Civilization ha sido considerado como un juego "isla" o capaz de ser jugado una y otra vez desde el principio, ya que el azar inicial, unido a las decisiones del usuario, garantizan un desarrollo distinto cada vez. El propósito del juego es construir una civilización lo suficientemente avanzada como para resistir los embates de las otras civilizaciones en el planeta, hasta llegar a descubrir los avances del vuelo espacial interplanetario y poder abandonar el planeta rumbo al sistema estelar Alfa Centauri para establecer una colonia pionera.

Y allí donde Civilization termina empieza Alpha Centauri. La trama del juego está muy bien desarrollada, como en todos los juegos de Meier. Una nave colonizadora enviada por las Naciones Unidas sufre ciertos desperfectos antes de llegar al sistema estelar de Alfa Centauri y sus ocupantes son despertados del estado de hibernación en que se encuentran para darse cuenta de que la comunicación con la Tierra se ha interrumpido y están solos en la aventura de colonizar un planeta extraño. Siete facciones surgen, cada una con un líder y filosofía particular que refleja modelos de pensamiento que existen actualmente en la Tierra: ecologistas, académicos, practicantes del libre mercado, militares y fundamentalistas, entre otros.

La nave colapsa y cada uno de estos líderes se apodera de parte de los recursos y abandona la nave madre para comenzar a desarrollar su propia red de ciudades en un planeta desconocido, dando comienzo al juego.

Los paradigmas comunes de la mayoría de los juegos de ciencia ficción donde un imperio malo se enfrenta con rebeldes que defienden causas nobles no tienen lugar en el diseño realizado por Meier, e impecablemente desarrollado por Brian Reynolds, otro de los grandes maestros del mundo del juego. La interacción entre las siete facciones y el planeta añaden una complejidad y realismo que no tienen paralelos. Cada una de las facciones establece sus bases y ciudades y comienza a hilarse una complicada historia de acuerdos diplomáticos, ataques alienígenas, desarrollo de tecnologías y diseño de unidades militares y civiles.

La administración de los recursos es la base central de cualquier desarrollo, y los restos de la nave colonizadora original son una buena fuente en un principio, pero pronto los jugadores son obligados a interactuar con el planeta, viéndose obligados a terraformarlos (una expresión muy común de la ciencia ficción que implica convertir un planeta extraño en algo parecido a la Tierra), para así poder aprovechar mejor los recursos naturales.

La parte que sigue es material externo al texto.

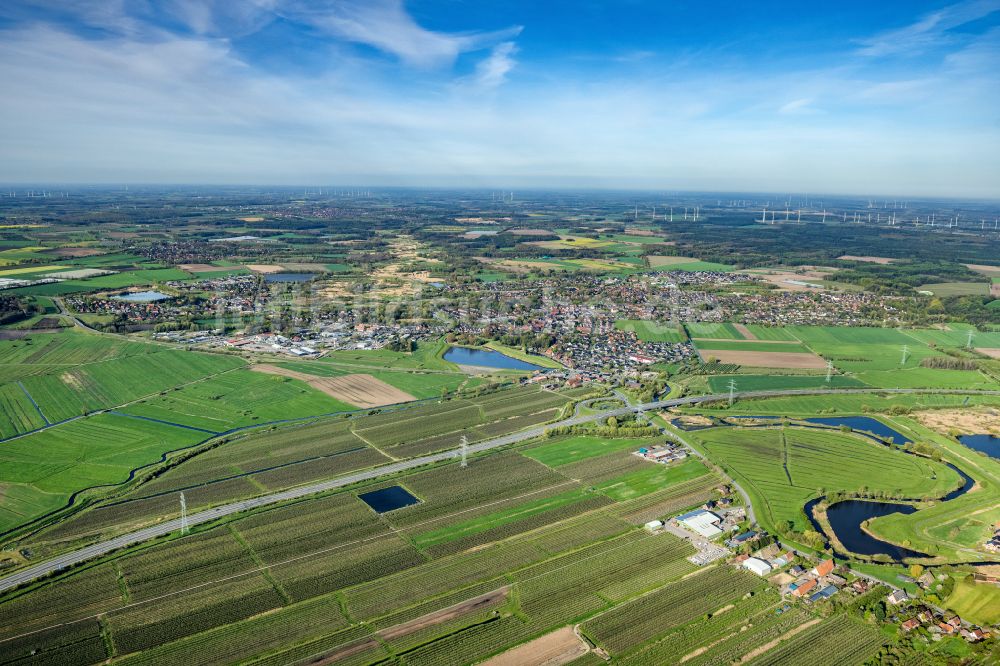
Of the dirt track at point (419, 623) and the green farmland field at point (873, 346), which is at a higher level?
the green farmland field at point (873, 346)

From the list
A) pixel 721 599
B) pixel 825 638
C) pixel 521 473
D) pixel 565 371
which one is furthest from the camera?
pixel 565 371

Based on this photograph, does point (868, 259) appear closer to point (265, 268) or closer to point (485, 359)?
point (485, 359)

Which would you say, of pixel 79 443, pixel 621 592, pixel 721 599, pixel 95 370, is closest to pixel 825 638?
pixel 721 599

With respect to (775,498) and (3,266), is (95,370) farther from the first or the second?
(3,266)

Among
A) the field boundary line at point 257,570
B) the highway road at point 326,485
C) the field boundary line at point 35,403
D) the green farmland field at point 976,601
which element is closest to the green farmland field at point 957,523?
the green farmland field at point 976,601

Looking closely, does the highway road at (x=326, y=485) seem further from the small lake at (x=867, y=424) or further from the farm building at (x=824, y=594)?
the farm building at (x=824, y=594)

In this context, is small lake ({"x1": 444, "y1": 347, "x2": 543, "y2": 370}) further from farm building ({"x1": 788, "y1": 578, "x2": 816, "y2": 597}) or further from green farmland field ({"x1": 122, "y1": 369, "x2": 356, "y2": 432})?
farm building ({"x1": 788, "y1": 578, "x2": 816, "y2": 597})
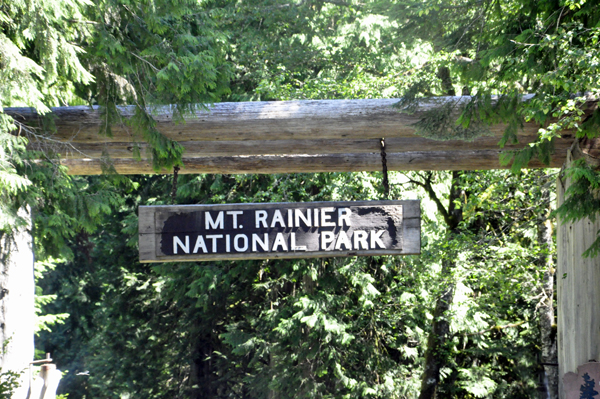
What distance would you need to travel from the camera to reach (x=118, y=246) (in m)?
16.0

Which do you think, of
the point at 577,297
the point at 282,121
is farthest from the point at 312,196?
the point at 577,297

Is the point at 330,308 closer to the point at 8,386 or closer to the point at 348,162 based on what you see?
the point at 8,386

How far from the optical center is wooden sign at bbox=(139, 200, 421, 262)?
3697mm

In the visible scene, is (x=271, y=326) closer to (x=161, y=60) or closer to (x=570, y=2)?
(x=161, y=60)

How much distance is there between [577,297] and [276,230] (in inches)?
90.2

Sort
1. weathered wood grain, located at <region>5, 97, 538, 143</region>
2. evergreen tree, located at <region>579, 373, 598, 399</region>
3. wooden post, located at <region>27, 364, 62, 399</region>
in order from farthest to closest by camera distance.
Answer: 1. wooden post, located at <region>27, 364, 62, 399</region>
2. weathered wood grain, located at <region>5, 97, 538, 143</region>
3. evergreen tree, located at <region>579, 373, 598, 399</region>

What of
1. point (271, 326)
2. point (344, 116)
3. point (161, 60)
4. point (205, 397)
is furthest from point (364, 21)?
point (205, 397)

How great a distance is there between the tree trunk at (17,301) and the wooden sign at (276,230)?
3877mm

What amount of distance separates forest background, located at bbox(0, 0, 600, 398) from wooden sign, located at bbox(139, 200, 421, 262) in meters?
0.78

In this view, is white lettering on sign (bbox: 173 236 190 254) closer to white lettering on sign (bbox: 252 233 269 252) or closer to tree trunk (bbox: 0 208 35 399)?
white lettering on sign (bbox: 252 233 269 252)

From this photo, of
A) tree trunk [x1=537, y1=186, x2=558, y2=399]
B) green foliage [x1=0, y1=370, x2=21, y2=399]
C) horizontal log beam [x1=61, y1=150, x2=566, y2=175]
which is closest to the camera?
horizontal log beam [x1=61, y1=150, x2=566, y2=175]

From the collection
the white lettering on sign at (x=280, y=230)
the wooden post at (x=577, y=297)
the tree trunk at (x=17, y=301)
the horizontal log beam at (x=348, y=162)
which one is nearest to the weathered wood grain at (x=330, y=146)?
the horizontal log beam at (x=348, y=162)

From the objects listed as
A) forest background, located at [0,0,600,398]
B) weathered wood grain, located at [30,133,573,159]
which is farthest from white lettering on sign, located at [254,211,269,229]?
forest background, located at [0,0,600,398]

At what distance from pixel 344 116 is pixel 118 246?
13.3 meters
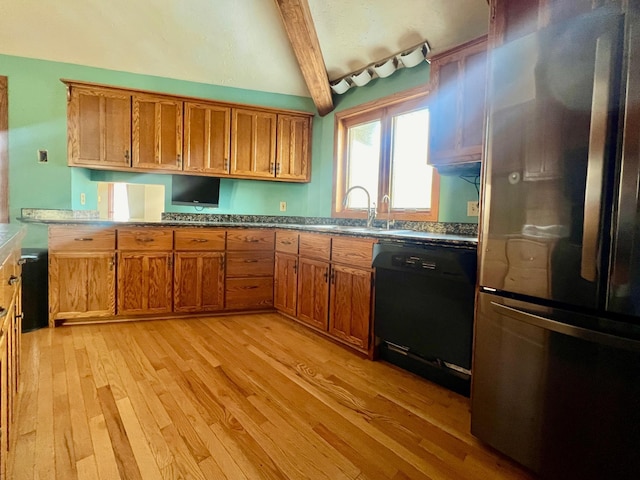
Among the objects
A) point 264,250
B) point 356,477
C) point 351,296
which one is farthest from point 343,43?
point 356,477

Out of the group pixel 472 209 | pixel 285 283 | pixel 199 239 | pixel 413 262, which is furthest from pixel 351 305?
pixel 199 239

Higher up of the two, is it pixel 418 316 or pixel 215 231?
pixel 215 231

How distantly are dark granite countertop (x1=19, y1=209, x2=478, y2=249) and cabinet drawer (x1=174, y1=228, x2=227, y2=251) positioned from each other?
0.06 meters

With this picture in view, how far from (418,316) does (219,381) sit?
1.22 meters

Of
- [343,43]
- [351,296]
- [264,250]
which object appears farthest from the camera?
[264,250]

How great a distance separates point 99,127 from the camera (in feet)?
10.9

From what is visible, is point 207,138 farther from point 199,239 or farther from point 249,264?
point 249,264

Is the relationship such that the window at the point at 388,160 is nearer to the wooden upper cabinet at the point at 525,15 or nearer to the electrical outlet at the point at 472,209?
the electrical outlet at the point at 472,209

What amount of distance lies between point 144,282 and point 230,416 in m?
1.89

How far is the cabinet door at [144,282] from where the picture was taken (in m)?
3.15

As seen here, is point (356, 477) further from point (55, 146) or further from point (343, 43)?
point (55, 146)

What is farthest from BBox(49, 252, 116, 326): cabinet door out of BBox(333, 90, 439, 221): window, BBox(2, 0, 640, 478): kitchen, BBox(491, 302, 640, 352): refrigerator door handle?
BBox(491, 302, 640, 352): refrigerator door handle

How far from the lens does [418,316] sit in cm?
219

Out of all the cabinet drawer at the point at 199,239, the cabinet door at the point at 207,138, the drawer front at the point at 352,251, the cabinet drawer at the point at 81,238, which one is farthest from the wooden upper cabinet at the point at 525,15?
the cabinet drawer at the point at 81,238
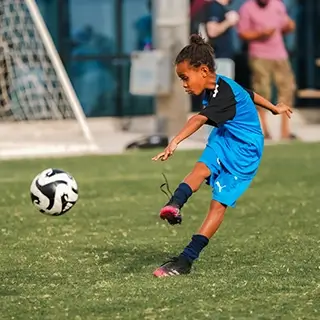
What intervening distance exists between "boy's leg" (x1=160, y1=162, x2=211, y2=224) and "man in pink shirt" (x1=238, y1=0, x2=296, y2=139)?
859 centimetres

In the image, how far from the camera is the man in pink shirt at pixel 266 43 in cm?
1566

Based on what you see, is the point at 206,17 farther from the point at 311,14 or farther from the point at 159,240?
the point at 159,240

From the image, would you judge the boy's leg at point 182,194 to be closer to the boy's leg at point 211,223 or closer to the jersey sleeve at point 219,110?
the boy's leg at point 211,223

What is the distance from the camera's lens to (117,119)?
1745cm

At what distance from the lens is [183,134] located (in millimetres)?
6633

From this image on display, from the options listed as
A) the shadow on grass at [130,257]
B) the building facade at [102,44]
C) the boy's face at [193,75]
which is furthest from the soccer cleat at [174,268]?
the building facade at [102,44]

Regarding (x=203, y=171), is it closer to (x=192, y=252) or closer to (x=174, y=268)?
A: (x=192, y=252)

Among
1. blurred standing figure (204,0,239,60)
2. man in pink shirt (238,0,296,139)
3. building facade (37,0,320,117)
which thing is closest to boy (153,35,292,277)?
blurred standing figure (204,0,239,60)

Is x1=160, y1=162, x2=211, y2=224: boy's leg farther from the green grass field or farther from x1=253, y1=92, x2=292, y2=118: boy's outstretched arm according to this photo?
x1=253, y1=92, x2=292, y2=118: boy's outstretched arm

Sin embargo, el plantea no es ajeno a estas influencias y los ciclos de precipitaciones, fundamentales para la vida, se ven afectados por estas acciones modificadoras. La complejidad del juego, que podría asustar al jugador ocasional, puede ser controlada a distintos niveles, mediante la simplificación de reglas al comienzo del juego o la automatización de tareas a lo largo del desarrollo de la historia.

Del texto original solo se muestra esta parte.